I see the chunk_size
argument in arrow::write_parquet()
, but it doesn't seem to behave as expected. I would expect the code below to generate 3 separate parquet files, but only one is created, and nrow > chunk_size
.
library(arrow)
# .parquet dir and file path
td <- tempdir()
tf <- tempfile("", td, ".parquet")
on.exit(unlink(tf))
# dataframe with 3e6 rows
n <- 3e6
df <- data.frame(x = rnorm(n))
# write with chunk_size 1e6, and view directory
write_parquet(df, tf, chunk_size = 1e6)
list.files(td)
Returns one file instead of 3:
[1] "25ff74854ba6.parquet"
# read parquet and show all rows are there
nrow(read_parquet(tf))
Returns:
[1] 3000000
We can't pass multiple file name arguments to write_parquet()

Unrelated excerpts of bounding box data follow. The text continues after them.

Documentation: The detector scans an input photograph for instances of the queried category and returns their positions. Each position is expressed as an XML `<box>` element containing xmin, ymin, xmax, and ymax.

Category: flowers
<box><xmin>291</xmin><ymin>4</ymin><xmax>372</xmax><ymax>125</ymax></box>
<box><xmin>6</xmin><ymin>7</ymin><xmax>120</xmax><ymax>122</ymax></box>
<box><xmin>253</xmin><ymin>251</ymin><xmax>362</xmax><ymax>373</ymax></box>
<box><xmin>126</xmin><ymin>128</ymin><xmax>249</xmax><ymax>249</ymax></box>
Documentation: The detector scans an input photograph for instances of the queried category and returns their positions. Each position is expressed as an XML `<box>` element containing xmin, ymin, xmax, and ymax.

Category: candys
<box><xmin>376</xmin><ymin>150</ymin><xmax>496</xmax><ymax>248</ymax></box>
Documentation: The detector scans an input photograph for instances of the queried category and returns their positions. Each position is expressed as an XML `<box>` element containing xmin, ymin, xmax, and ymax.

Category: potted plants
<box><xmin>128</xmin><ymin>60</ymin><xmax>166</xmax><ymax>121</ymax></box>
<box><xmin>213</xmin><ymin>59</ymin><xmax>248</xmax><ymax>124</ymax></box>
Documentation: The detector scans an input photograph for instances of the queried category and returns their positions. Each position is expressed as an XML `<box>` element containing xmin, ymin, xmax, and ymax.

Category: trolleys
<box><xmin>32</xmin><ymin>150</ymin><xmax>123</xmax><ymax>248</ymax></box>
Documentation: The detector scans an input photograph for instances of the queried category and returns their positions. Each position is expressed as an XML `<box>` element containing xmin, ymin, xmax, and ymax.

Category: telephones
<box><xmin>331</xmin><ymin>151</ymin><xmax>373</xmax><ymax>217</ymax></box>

, and I don't want to partition, so write_dataset()
also seem inapplicable.
The chunk_size
parameter refers to how much data to write to disk at once, rather than the number of files produced. The write_parquet()
function is designed to write individual files, whereas, as you said, write_dataset()
allows partitioned file writing. I don't believe that splitting files on any other basis is supported at the moment, though it is a possibility in future releases. If you had a specific reason for wanting 3 separate files, I'd recommend separating the data into multiple datasets first and then writing each of those via write_parquet()
.
(Also, I am one of the devs on the R package, and can see that this isn't entirely clear from the docs, so I'm going to open a ticket to update those - thanks for flagging this up)